As the founder of Pencak Silat Pertempuran I chose to deliberately look at the things I was taught through a different lens. My views were formed through testing and fighting primarily and against many different martial arts stylists, opponents, and sizes. Those experiences taught me a lot.
For example, having earned a few different instructors certificates over the years for various martial arts I remember being taught stances by all of them and being told, “that we only use this to strengthen legs.” Or a series of blocks which ultimately became, “in reality this is only to teach the new people to defend themselves.”
And similarly for many things that didn’t seem particularly useful. Basically, we’ll teach them this wrong thing and then later teach them something better. As if people were incapable of just jumping in to what was valuable. I chose to believe that people could do the useful stuff from the start and the problem I often saw is that many people never really took to the later modifications because the early stuff was so ingrained.
Even for myself, I tried many of the things I was taught and realized that much of it was not very useful or practical for me at least. (Later, as my skills grew deeper some of those things were found to be useful—but it took a Long Time.) It was during this refining process and the burning off of the dross that the core of Pencak Silat Pertempuran was developed.
It has been revised and refined over the years to what it is now. Essentially the act of reduction and redundancy. Almost exclusively.
When you look at the curriculum you’ll notice, for example, that I don’t specifically teach stances, or blocks, or even parry’s per se. It was a deliberate choice to start people in the learning process by only teaching them things that they could actually use. No training wheels. Most people don’t need to learn how to stand longer, they need to learn how to move better—why teach them to stand then? You don’t need to learn how to block, you need to learn how to move and counter. That’s a much better use of your time than conditioning bad habits of being stationary and trying to block attacks.

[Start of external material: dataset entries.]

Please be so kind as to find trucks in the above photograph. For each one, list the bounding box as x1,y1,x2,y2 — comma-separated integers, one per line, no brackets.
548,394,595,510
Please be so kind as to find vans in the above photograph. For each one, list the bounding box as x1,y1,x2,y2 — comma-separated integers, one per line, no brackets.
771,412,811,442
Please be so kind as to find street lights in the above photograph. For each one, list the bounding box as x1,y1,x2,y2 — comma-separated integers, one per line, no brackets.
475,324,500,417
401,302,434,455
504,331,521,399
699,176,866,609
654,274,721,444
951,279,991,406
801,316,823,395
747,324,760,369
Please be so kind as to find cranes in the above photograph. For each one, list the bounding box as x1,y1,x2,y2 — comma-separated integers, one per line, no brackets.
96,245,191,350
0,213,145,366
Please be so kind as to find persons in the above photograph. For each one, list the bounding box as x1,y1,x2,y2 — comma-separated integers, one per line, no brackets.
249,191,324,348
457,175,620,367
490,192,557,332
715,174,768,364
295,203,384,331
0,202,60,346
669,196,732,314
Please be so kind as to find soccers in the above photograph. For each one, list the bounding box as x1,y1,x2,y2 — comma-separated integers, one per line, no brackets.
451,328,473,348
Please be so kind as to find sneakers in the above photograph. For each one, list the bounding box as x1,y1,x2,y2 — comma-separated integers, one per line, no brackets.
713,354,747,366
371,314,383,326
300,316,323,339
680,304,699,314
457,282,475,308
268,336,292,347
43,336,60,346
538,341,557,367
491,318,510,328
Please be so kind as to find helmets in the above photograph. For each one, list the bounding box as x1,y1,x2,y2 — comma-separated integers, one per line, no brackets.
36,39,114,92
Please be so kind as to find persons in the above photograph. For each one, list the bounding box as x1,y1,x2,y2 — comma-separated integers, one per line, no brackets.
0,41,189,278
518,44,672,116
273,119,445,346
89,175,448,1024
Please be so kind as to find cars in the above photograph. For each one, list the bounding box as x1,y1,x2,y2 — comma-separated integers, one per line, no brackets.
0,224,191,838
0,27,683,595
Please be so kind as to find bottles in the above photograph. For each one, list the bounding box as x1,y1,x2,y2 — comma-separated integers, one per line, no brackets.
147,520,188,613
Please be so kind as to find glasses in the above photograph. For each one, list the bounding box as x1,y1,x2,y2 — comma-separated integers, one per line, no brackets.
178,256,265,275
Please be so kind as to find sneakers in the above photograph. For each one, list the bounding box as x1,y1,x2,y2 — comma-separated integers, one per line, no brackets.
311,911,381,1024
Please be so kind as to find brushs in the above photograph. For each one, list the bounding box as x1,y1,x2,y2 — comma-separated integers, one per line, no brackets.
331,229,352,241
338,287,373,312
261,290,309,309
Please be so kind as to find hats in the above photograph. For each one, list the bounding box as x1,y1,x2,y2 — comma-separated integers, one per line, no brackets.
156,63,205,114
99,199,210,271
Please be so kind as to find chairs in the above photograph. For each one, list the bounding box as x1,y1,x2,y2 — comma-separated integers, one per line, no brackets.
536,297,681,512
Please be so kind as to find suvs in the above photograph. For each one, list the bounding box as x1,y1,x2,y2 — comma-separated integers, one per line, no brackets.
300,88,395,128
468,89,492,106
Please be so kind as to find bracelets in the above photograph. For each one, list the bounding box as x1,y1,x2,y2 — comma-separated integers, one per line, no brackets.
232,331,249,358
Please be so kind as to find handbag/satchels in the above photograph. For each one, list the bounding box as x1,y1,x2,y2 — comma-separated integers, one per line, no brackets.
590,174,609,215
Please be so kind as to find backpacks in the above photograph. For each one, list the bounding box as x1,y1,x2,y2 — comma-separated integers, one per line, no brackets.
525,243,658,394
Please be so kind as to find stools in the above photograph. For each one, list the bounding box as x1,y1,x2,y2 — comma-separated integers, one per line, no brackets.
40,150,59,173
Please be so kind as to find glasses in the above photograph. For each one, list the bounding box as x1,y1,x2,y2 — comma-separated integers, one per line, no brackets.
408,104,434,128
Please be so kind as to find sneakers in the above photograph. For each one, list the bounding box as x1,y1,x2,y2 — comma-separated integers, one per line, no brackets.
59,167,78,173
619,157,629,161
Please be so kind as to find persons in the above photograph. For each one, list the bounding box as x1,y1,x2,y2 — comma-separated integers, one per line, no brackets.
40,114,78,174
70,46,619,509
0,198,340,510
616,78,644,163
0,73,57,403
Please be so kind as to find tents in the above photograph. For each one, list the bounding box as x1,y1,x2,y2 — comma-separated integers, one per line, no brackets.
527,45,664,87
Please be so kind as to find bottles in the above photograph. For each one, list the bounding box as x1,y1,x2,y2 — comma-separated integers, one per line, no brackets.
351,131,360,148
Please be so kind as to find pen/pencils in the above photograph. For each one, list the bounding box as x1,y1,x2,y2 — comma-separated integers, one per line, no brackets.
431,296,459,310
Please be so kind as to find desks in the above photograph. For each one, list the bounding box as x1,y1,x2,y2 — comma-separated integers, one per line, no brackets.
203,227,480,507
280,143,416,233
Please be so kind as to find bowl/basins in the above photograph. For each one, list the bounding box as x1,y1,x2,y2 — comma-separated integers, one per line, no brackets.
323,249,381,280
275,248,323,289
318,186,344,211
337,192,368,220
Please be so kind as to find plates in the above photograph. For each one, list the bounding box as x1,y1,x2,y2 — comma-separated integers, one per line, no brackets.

I’d rather people walk away from every class learning how to actually be better at defending themselves rather than teach things that aren’t particularly useful or that I have to unteach them later.
And if we’re honest with ourselves, those things like stances, blocks, etc. are not even useful for keeping someone safe. To be in defense means that you are specifically and deliberately putting yourself at a timing disadvantage and I have no damn idea why you would do that…. particularly when you’re already not very good. It makes no sense—it only makes dollars.